Qualitative research uses non-quantitative methods to answer questions. While this type of research is able to investigate questions that quantitative research cannot, it is at risk for bias and error on the part of the researcher. Qualitative research findings will be reported if they are highly relevant, although specific conclusions will not be drawn from the results.

Validity questions:

  1. Was the appropriate method used to answer the question?
    Interviews or focus groups should be used to study perceptions. Observation is required to evaluate behaviors. Studies not using the appropriate method will not be reviewed.

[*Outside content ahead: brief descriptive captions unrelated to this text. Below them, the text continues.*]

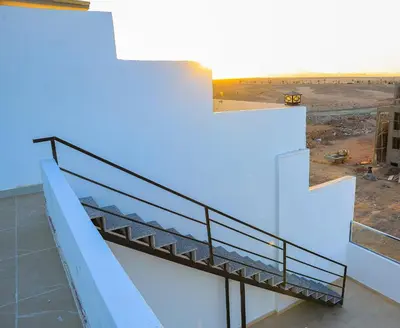 a view from the top of a building with a staircase at Peaceful Magawish Apartment in Hurghada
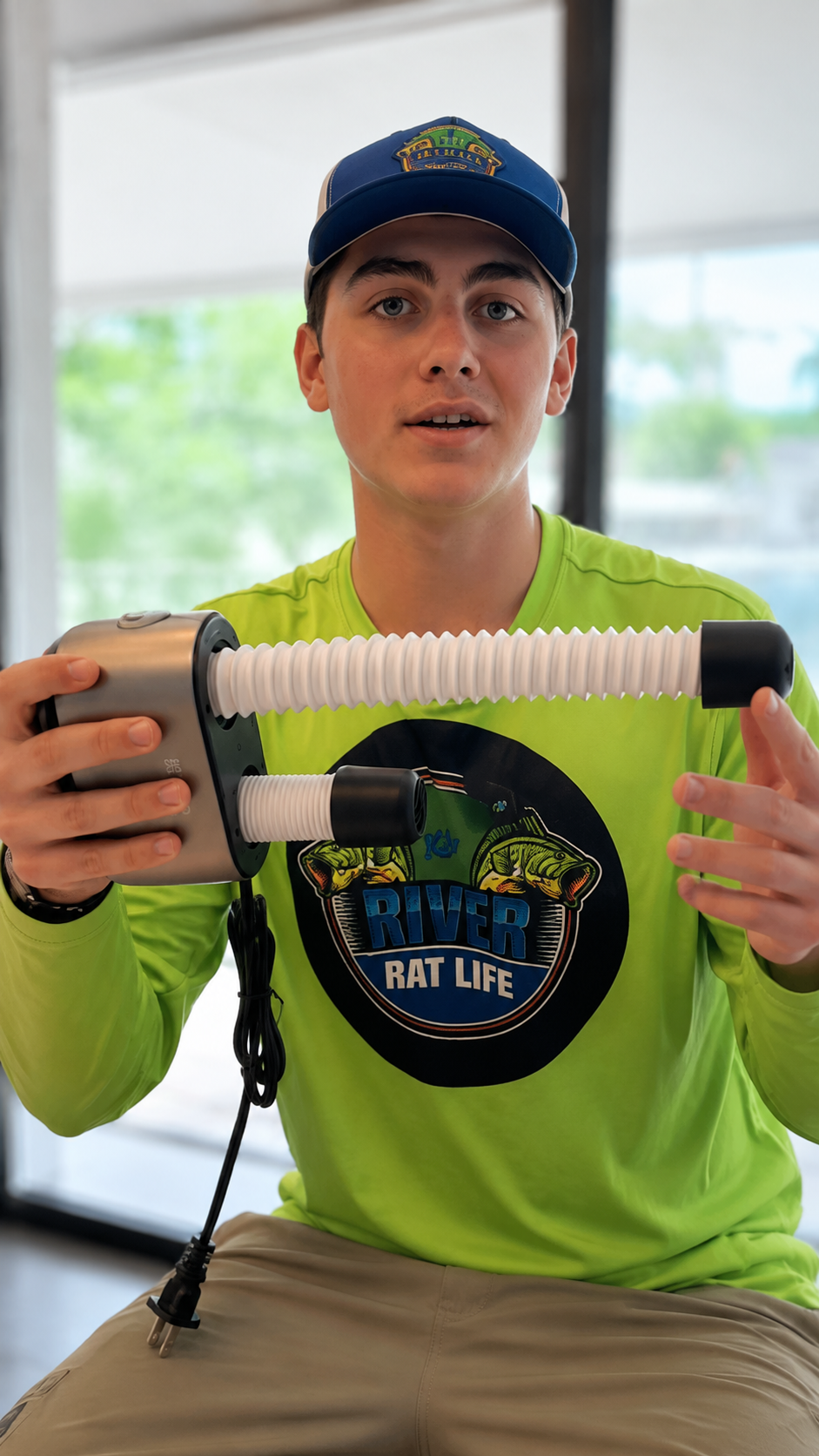 Creator demonstrating the SOTHING boot dryer hose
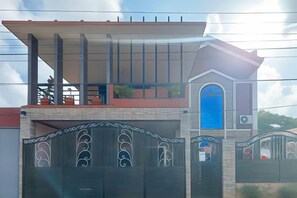 Um edifício residencial com uma porta de garagem em destaque, uma varanda e uma janela azul.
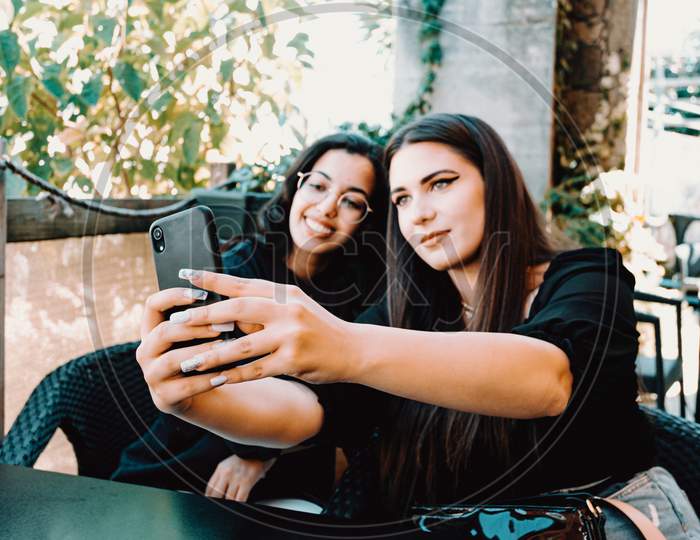 Couple Of Women Taking A Selfie With The Focus Put On The Phone While They Are Both Smiling And Out Of Focus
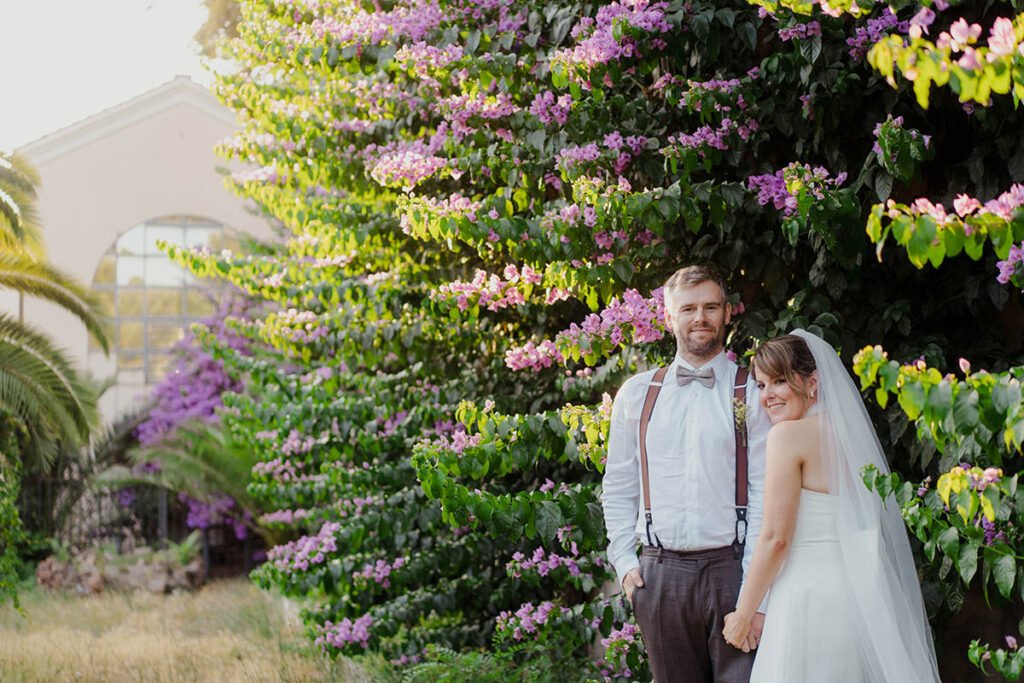 Elopement couple smiling under a blooming purple tree in Villa Borghese.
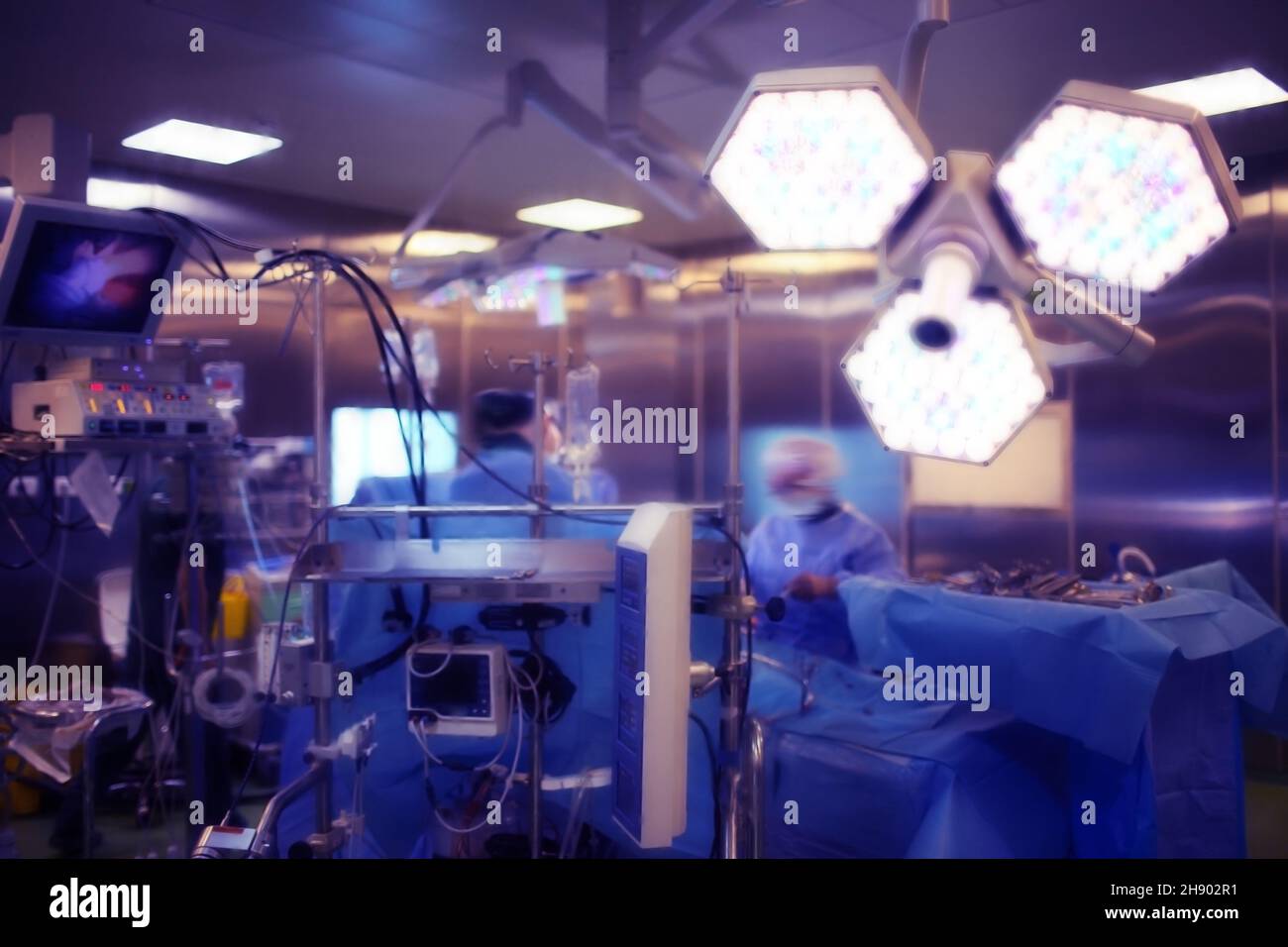 Operating room with working doctor's team during surgical procedure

  2. Was appropriate and adequate sampling used to get the best information?
    Random sampling is not used in qualitative research. Instead, subjects are selected with the idea that they are best suited to provide appropriate information. Assurance that enough people were studied to provide sufficient information should be found in the description.
  3. Was an iterative process of collecting information used?
    In qualitative research, the researcher learns about the topic as the research progresses. The study design should consist of data collection and analysis, followed by more data collection and analysis, in an iterative fashion, until no more information is obtained.
  4. Was a thorough analysis presented?
    A good qualitative study not only presents the findings but also provides a thorough analysis of the data.
  5. Are the background and training of the investigators described?
    Since the investigator is being relied on for analysis of the data, we must know their training and biases. Knowing these characteristics, we can use them to evaluate their conclusions.